(PP23): MLS: Multilevel Scheduling in Large Scale High Performance Computers
Performance Analysis and Optimization
TimeTuesday, June 18th3:15pm - 3:45pm
DescriptionHigh performance computing systems are of increased size (in terms of node count, core count, and core types per node), resulting in increased available hardware parallelism. Hardware parallelism can be found at several levels, from machine instructions to global computing sites. Unfortunately, exposing, expressing, and exploiting parallelism is difficult when considering the increase in parallelism within each level and when exploiting more than a single or even a couple of parallelism levels.

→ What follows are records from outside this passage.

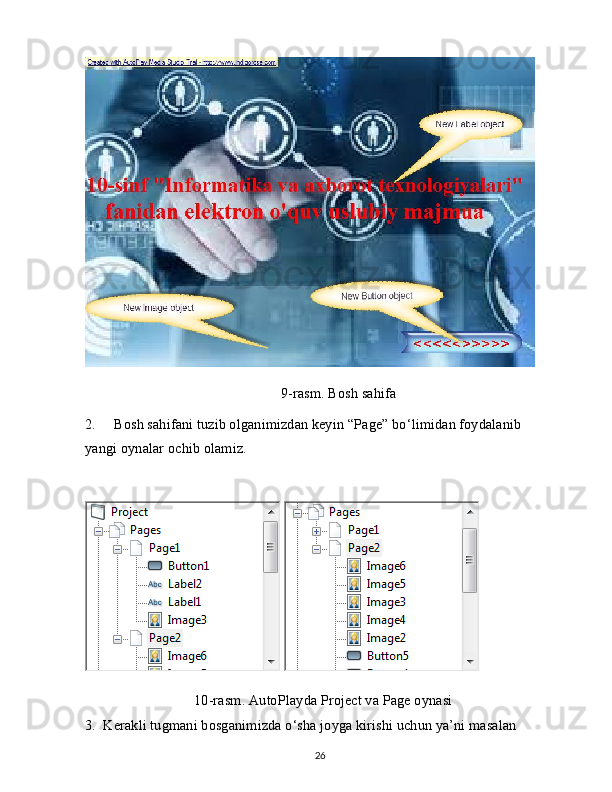 9-rasm. Bosh sahifa
2.     Bosh sahifani tuzib olganimizdan keyin “Page” bo‘limidan foydalanib 
yangi oynalar ochib olamiz.
 
10-rasm. AutoPlayda Project va Page oynasi
3.  Kerakli tugmani bosganimizda o‘sha joyga kirishi uchun ya’ni masalan
26 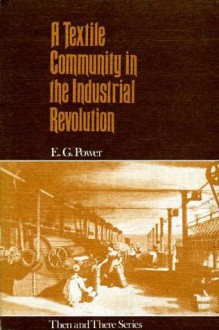 A Textile Community in the Industrial Revolution - Marjorie Reeves, E. G. Power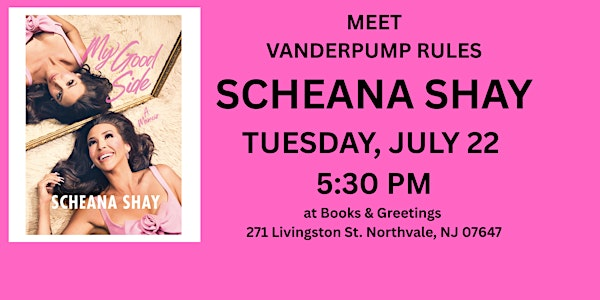 Meet Scheana Shay from Vanderpump Rules! Tues. July 22nd 5:30PM | Books & Greetings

The multilevel scheduling (MLS) project aims to offer an answer to the following research question: Given massive parallelism, at multiple levels, and of diverse forms and granularities, how can it be exposed, expressed, and exploited such that execution times are reduced, performance targets are achieved, and acceptable efficiency is maintained?
The MLS project investigates the development of a multilevel approach for achieving scalable scheduling in large scale high performance computing systems across the multiple levels of parallelism, with a focus on software parallelism. By integrating multiple levels of parallelism, MLS differs from hierarchical scheduling, traditionally employed to achieve scalability within a single level of parallelism.
Specifically, MLS extends and bridges the most successful (batch, application, and thread) scheduling models beyond a single or a couple of parallelism levels (scaling across) and beyond their current scale (scaling out).
Via the MLS approach, the project aims to leverage all available parallelism and address hardware heterogeneity in large scale high performance computers such that execution times are reduced, performance targets are achieved, and acceptable efficiency is maintained.